What is developing is a system in which every aspect of a person’s life feeds into an algorithm:
The algorithm behind my Zhima Credit score is a corporate secret. Ant Financial officially lists five broad categories of information that feed into the score, but the company provides only the barest of details about how these ingredients are cooked together. Like any conventional credit scoring system, Zhima Credit monitors my spending history and whether I have repaid my loans. But elsewhere the algorithm veers into voodoo, or worse. A category called Connections considers the credit of my contacts in Alipay’s social network. Characteristics takes into consideration what kind of car I drive, where I work, and where I went to school. A category called Behavior, meanwhile, scrutinizes the nuances of my consumer life, zeroing in on actions that purportedly correlate with good credit.
If you do the sorts of things that the people who control the scoring system like, you find yourself receiving special treatment across society. If you miss some payments (or maybe refuse to pay for something for justified reasons), have disfavored friends, and run afoul of the government, you may find yourself with a low enough score to be all but banned from means of modern transportation and tolerable accommodations, even finding educational and occupational doors closed.
Worse, much of the work of oppression happens socially. Already, the system encourages people to socialize only with those who have good scores. When fully implemented, the system could make life with a low score simply impossible.
Short of that outcome, one can still see the allure of the system — even imagine the sorts of arguments progressives would make on its behalf. After all, if your score isn’t purely a financial question, people who start adulthood off with financial disadvantages could gain access to favorable credit and special treatment by other means. Moving up the economic ladder could become a possibility for those who are willing to behave according to social ideals in their purchases and activities. In a way, this merely automates and makes more efficient the social processes by which we already interact and assess each other.

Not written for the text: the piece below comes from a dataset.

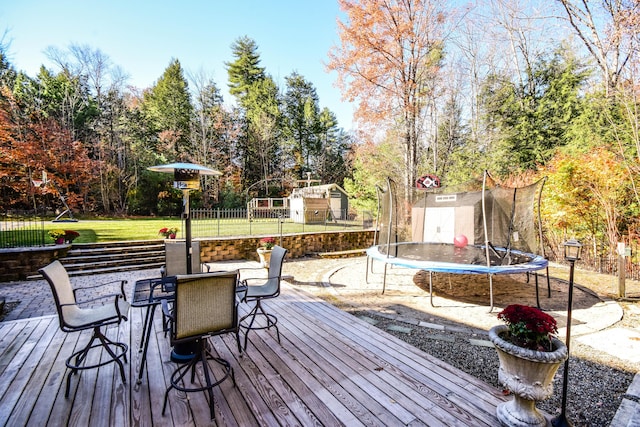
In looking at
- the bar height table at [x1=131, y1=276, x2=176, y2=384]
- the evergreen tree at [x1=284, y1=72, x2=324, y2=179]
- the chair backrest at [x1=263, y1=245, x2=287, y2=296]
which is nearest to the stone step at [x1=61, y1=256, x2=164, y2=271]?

The problem is that somebody owns the algorithm. Somebody decides for everybody what counts as good or bad behavior. Somebody decides whether dedication to the powerful gets a big bonus or helping the wrong kinds of people results in demerits. Contrary to the apparent belief of the West’s more politically correct citizens, none of these answers are self-evidently correct, much less certain to be recognized by whoever happens to be in power at a particular time.